§ **Supplied text**:
------------------------------

In fact, I was one of the first white cats ever in a place called “The Two Spot-Cafe,” which was on the other side of town, in a big old barn. Through the years, back in the ’30s, all the great musicians and the big bands played there–Buddy Johnson, Earl Hines, Basie, I’m pretty sure–because of those tours going through. Jimmy Rushing worked there, and while I was there, I remember Ella and Nat Cole because they couldn’t work on the white side of town. Funny, but in the late ’60s, when I was out in Colorado at Dick Gibson’s annual party, I was telling (bassist) Milt Hinton and his wife, “You know, I got into this whole thing because of Jacksonville and The Two Spot.” He says, “The Two Spot? I worked there, man. Remember the sign on the wall?” And he brought back this whole thing about this big inscription: “Check your guns and knives at the door.” You know, it was a real joint. I’ll never forget another Black club called Aribo’s black Cafe. Cats used to say it was a Black country club, way out in the woods, and when you walked in, you had to walk at an angle–that’s how crooked it was. One night, I walked in, crooked, and a guy playing his ass off on piano, and I looked to a young kid Ross Tompkins must have been 15. From there, we became friends immediately, hanging out, getting stoned together. A few years, later Dwyke Mitchell came to New York and Ross Tompkins.
When I first returned to New York after being away for four years, I knew I was coming home to my father’s bar; my mother and father had always been good to me, so I intended to work and try to make things easier for them, but four years is a long time to be away. I had been working in different kinds of places. I wasn’t used to the waterfront anymore. When I came back, I had no idea how things would turn out; everything was still Vague.
Coming home at first seemed beautiful, but settling down into the routine of a waterfront joint was something else.
I’ll never forget: I had to get there at 8:00 in the morning to open the place, and if I happened to get there at five to eight, I’d have to wait around the corner because I’d usually have four or five guys waiting to get in. I’d have to give these guys shots in big glasses because they couldn’t pick it up, man–the shakes. Some of these guys had families, but they were caught up in the web of New York: getting up every morning with maybe a family of five or six kids, some factory gig down on the waterfront making $40 or $50 a week. I heard those guys cook from 8 to 9. My mother and father would Cook from 8:30 to 12, preparing the menu like you’d find in a big hotel, but they’re doing the whole thing by themselves.
My parents, my brother, and I were all working like slaves. The only time we’d get serious business was from candy factory workers. We made pretty good money from the eatery, a decent lunch hour for people.

------------------------------

§ **Given data**:
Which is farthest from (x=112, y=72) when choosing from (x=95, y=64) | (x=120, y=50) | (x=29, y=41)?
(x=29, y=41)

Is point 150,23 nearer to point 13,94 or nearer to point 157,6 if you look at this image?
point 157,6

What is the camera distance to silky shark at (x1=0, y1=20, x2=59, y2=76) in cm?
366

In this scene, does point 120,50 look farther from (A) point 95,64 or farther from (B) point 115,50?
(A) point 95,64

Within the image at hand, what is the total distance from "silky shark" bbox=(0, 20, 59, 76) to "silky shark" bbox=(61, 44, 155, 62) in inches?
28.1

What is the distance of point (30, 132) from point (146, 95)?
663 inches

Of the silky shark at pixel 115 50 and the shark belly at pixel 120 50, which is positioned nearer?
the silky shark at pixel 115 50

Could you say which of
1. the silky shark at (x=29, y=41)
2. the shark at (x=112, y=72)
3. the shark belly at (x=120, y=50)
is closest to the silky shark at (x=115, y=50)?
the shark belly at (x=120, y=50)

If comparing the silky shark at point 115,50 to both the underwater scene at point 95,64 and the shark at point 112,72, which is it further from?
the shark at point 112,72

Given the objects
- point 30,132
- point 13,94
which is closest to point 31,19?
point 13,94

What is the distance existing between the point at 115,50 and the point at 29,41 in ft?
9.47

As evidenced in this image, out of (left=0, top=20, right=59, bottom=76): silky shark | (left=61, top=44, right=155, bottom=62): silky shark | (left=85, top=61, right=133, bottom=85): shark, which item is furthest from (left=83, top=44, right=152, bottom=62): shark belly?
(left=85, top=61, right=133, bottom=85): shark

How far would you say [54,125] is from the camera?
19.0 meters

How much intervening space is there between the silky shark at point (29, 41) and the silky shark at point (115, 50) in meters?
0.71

------------------------------

§ **Direction 1**:
In the supplied text, why did the narrator wait around the corner on mornings he reached the bar at five to eight? Answer in one to three sentences.
§ **Direction 2**:
In the records, substitute "reef shark" for "silky shark" across the stretch from the line containing "Given the objects" through the end of the records. Give only those lines, with everything else unchanged.

§ **Correct output 1**:
He usually had four or five men already waiting to get in, and the bar was not supposed to open until 8:00. So he waited around the corner until opening time.

§ **Correct output 2**:
Given the objects
- point 30,132
- point 13,94
which is closest to point 31,19?
point 13,94

What is the distance existing between the point at 115,50 and the point at 29,41 in ft?
9.47

As evidenced in this image, out of (left=0, top=20, right=59, bottom=76): reef shark | (left=61, top=44, right=155, bottom=62): reef shark | (left=85, top=61, right=133, bottom=85): shark, which item is furthest from (left=83, top=44, right=152, bottom=62): shark belly?
(left=85, top=61, right=133, bottom=85): shark

How far would you say [54,125] is from the camera?
19.0 meters

How much intervening space is there between the reef shark at point (29, 41) and the reef shark at point (115, 50) in meters?
0.71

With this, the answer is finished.